Now we shift toward the interior life, the Self becomes more of a focus, our spiritual life can deepen. We can see this shift in the human life cycle if we compare the second phase of life with its emphasis on family creation and nurture and career, to the third, with its pulling back from those external expectations. The third phase is a post growing season time of life, not in the sense that growth ends, but that its focus is more down and in rather than up and out. The third phase is the fallow time.  Michaelmas on the 29th of this month is known by followers of Rudolf Steiner as the springtime of the soul.

The third phase marks the beginning of the springtime of the soul for the individual.

Love it or leave it

Lughnasa                                                                          College Moon

Cool nights. I’m enjoying these. A great advantage of mountain living is that most nights are cool nights. Looking forward to that. Also, realized that after we move Coming Down the Mountain will take on a new meaning in our life.

The push this week is getting things ready to make efficient use of the SortTossPack folks. A major emphasis will be sorting art, objet d’arts, souvenirs, all that stuff that hangs around because it got set down long ago and never moved. This is the love it or leave it sort.

Which reminds me of a conversation with Tom Crane at the War Memorial during the Woolly Meeting last week.  Pondering the weirdness around patriotism, the notion that the only patriots were veterans and flag wavers. I said, yes, and recalled the 60’s when the love it or leave it bumper stickers pretended to sort out the patriotic, worthy of citizenship folks from those of us with long hair and in opposition to the Vietnam War.

Love of country does not equate to love of government and pride in all its decisions. Nor does it equate to love of the economic system that sorts folks into the 1% and the 99%. Love of country has many roots and more than one flower.

With a son in the military I appreciate the dedication and sacrifice those who serve in the armed forces make, even in peace time. That some in the country want to remember and honor those who serve seems like a natural impulse to me. Most nations have needed warriors over the millennia and they are often the difference between freedom and servitude.

But, the warriors in our country serve at the discretion and for the policies of our elected officials. This means that the work they do passes through the sausage works of politics before it comes to marching orders. Not all wars (most wars?) are just. Thus, it is not reasonable to conflate opposition to war, or to a particular war, with opposition to the military per se.

The love I feel for my nation has three main sources: the people as a collective, the nobility of our experiment and the vast diversity of the land itself. Though we become separated by distance, by values, by history, by future potential each person in our nation is my fellow citizen, a person whose rights and responsibilities I respect.

This great experiment, whether a people with roots in other lands can flourish as one country, is a noble one because it represents in microcosm the world. The fact that our history has many regional, ethnic, even religious conflicts does not take away from the experiment, rather it underwrites it. Can we live with and grow together in spite of the depth of our differences? That a nation can persist, can become great under such circumstances is hopeful.

Finally, this land that is our land. The oceans and their shores. The rivers and lakes. Old mountains like the Appalachians and young vibrant mountains like the Rockies. Vast areas of level fertile soil in a humid climate. Even vaster areas of thin, rocky soil in arid climates. The forests and the wildlife, the farms and the ranches. The wild places and the domesticated. It is a wonder and a full lifetime, even two full lifetimes would not be enough to explore it.

It is this combination of people, political purpose and powerful geography that makes me love where I was born and where I will die. The good old U.S.A.

**GIVEN ENTRIES:**

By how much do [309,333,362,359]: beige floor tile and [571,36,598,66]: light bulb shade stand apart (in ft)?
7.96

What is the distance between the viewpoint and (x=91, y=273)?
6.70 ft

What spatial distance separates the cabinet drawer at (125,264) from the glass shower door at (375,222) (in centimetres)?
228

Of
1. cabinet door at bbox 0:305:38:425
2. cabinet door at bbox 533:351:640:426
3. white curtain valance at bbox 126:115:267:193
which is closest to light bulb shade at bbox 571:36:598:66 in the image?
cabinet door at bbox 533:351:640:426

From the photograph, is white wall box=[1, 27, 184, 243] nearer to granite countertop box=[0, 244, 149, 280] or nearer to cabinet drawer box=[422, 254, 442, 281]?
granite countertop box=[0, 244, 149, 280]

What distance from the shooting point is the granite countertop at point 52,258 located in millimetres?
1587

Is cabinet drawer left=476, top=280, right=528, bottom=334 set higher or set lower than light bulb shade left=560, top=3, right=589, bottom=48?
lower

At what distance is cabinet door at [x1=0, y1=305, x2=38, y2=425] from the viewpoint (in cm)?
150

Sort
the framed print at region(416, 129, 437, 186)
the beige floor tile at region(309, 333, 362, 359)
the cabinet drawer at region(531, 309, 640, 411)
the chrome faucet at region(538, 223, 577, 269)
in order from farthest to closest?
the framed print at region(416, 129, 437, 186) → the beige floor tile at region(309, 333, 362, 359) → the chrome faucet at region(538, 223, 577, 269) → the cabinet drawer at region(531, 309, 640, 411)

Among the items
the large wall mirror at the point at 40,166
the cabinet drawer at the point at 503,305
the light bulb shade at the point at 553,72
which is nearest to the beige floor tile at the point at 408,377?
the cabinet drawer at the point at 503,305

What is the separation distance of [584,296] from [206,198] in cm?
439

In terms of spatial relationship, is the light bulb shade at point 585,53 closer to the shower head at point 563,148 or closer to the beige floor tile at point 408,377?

**TASK INSTRUCTIONS:**
1. Retype the stretch of the post about love of country from "Now we shift" through "of the soul.".
2. List the main sources the post about love of country gives for the writer's love of the nation.
The material has nothing to do with the post about love of country.

**RESPONSES PER TASK:**
1.
Now we shift toward the interior life, the Self becomes more of a focus, our spiritual life can deepen. We can see this shift in the human life cycle if we compare the second phase of life with its emphasis on family creation and nurture and career, to the third, with its pulling back from those external expectations. The third phase is a post growing season time of life, not in the sense that growth ends, but that its focus is more down and in rather than up and out. The third phase is the fallow time.  Michaelmas on the 29th of this month is known by followers of Rudolf Steiner as the springtime of the soul.

2.
- the people as a collective
- the nobility of our experiment
- the vast diversity of the land itself